*** MATERIAL FOR THIS EXERCISE ***

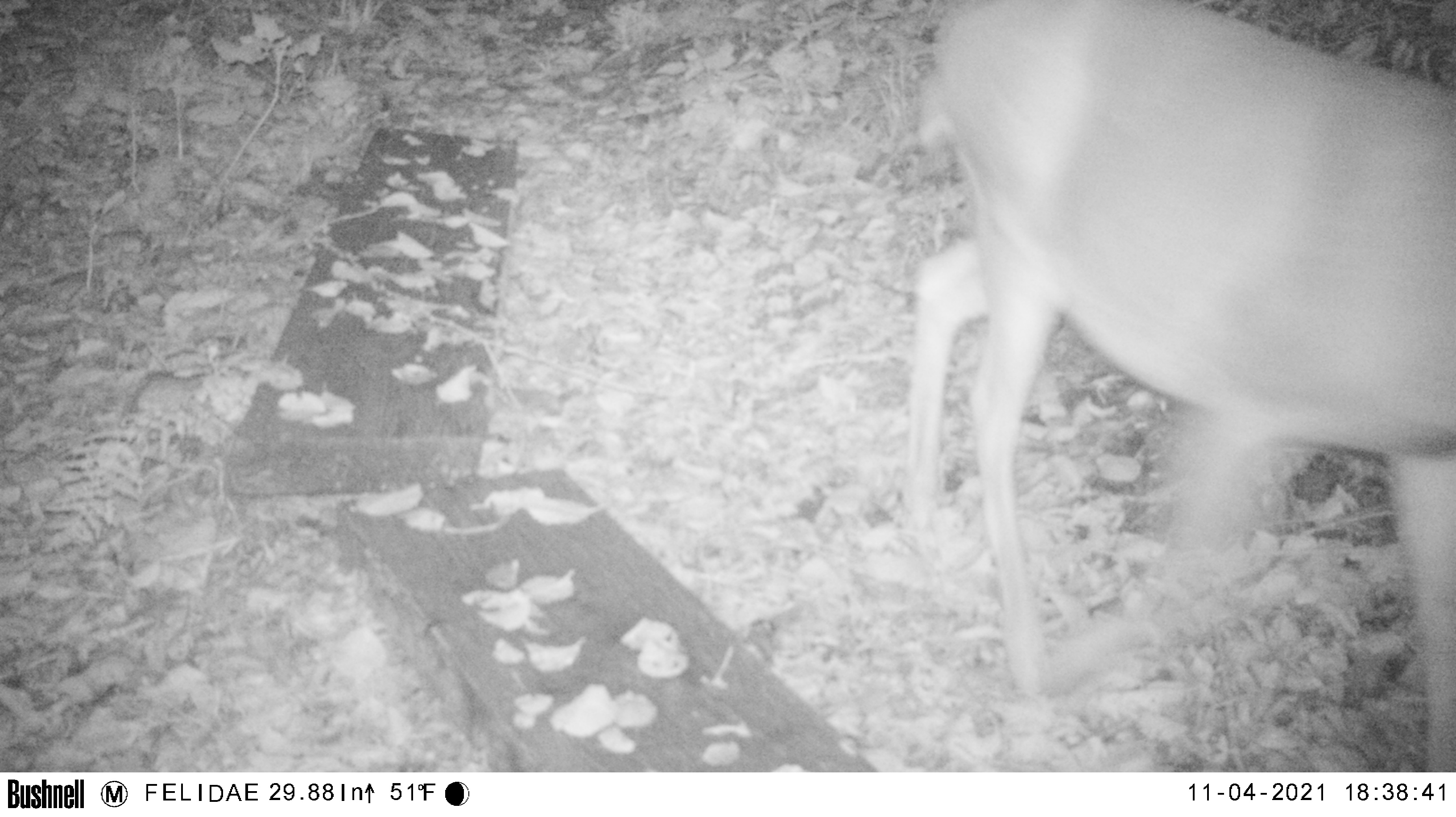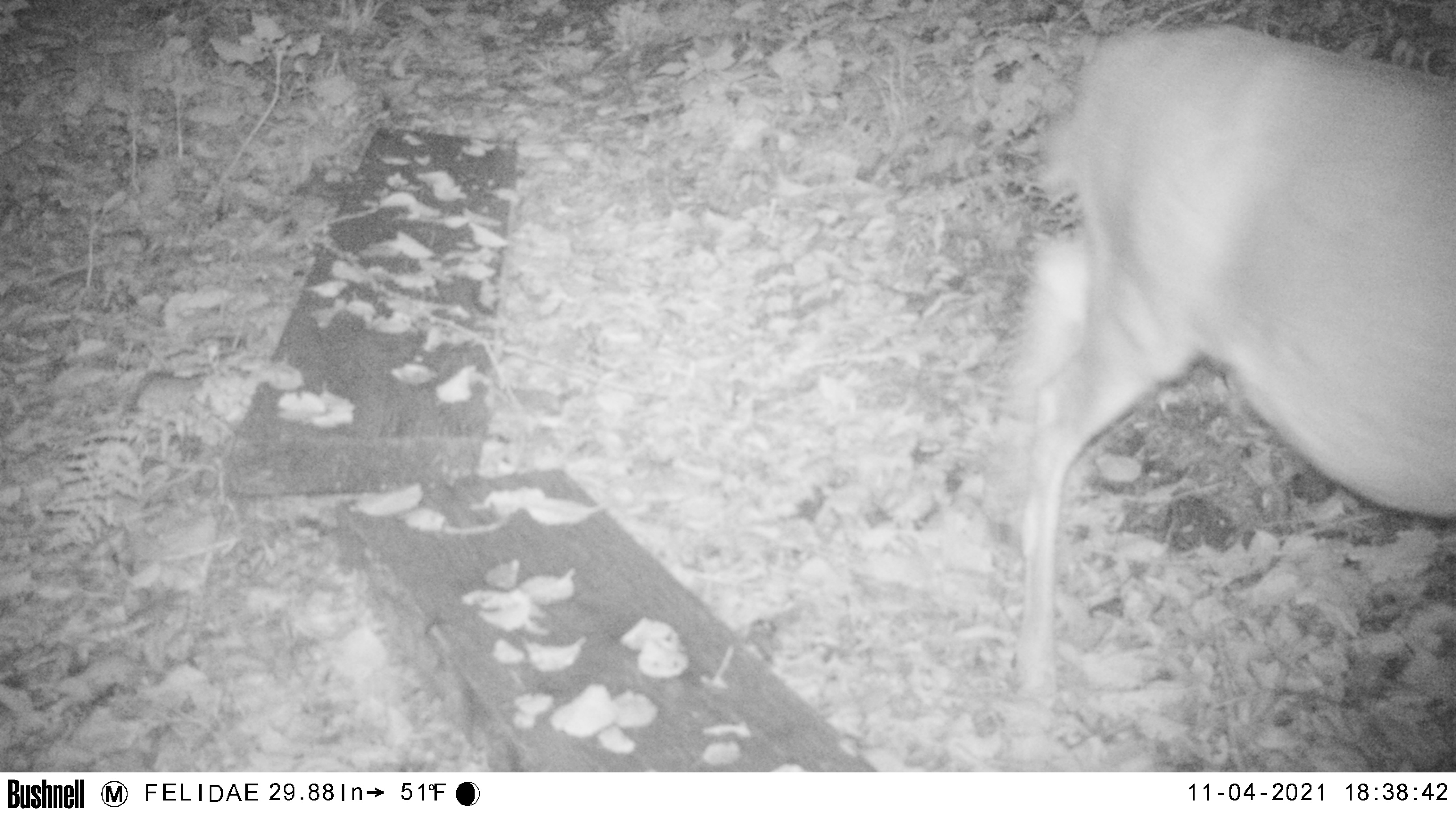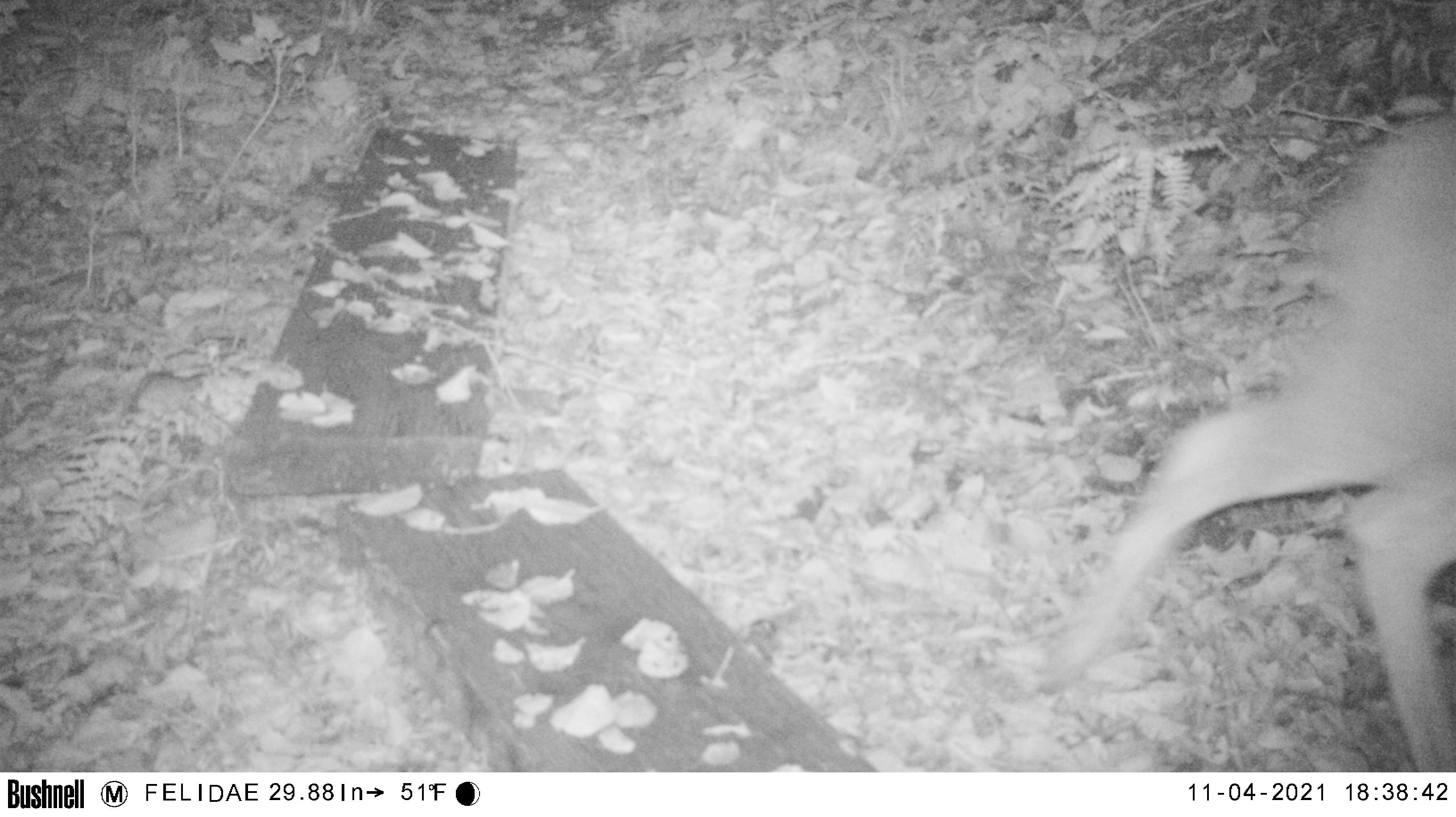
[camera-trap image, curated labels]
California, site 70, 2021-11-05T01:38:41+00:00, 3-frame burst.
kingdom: Animalia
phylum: Chordata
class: Mammalia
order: Artiodactyla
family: Cervidae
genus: Odocoileus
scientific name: Odocoileus hemionus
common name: mule deer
Mule deer (Odocoileus hemionus).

***

▸ PROBLEM TO WORK ON
Apart from the pictures, the whole listing should be reproduced exactly.

▸ FINISHED EXERCISE
[camera-trap image, curated labels]
California, site 70, 2021-11-05T01:38:41+00:00, 3-frame burst.
kingdom: Animalia
phylum: Chordata
class: Mammalia
order: Artiodactyla
family: Cervidae
genus: Odocoileus
scientific name: Odocoileus hemionus
common name: mule deer
Mule deer (Odocoileus hemionus).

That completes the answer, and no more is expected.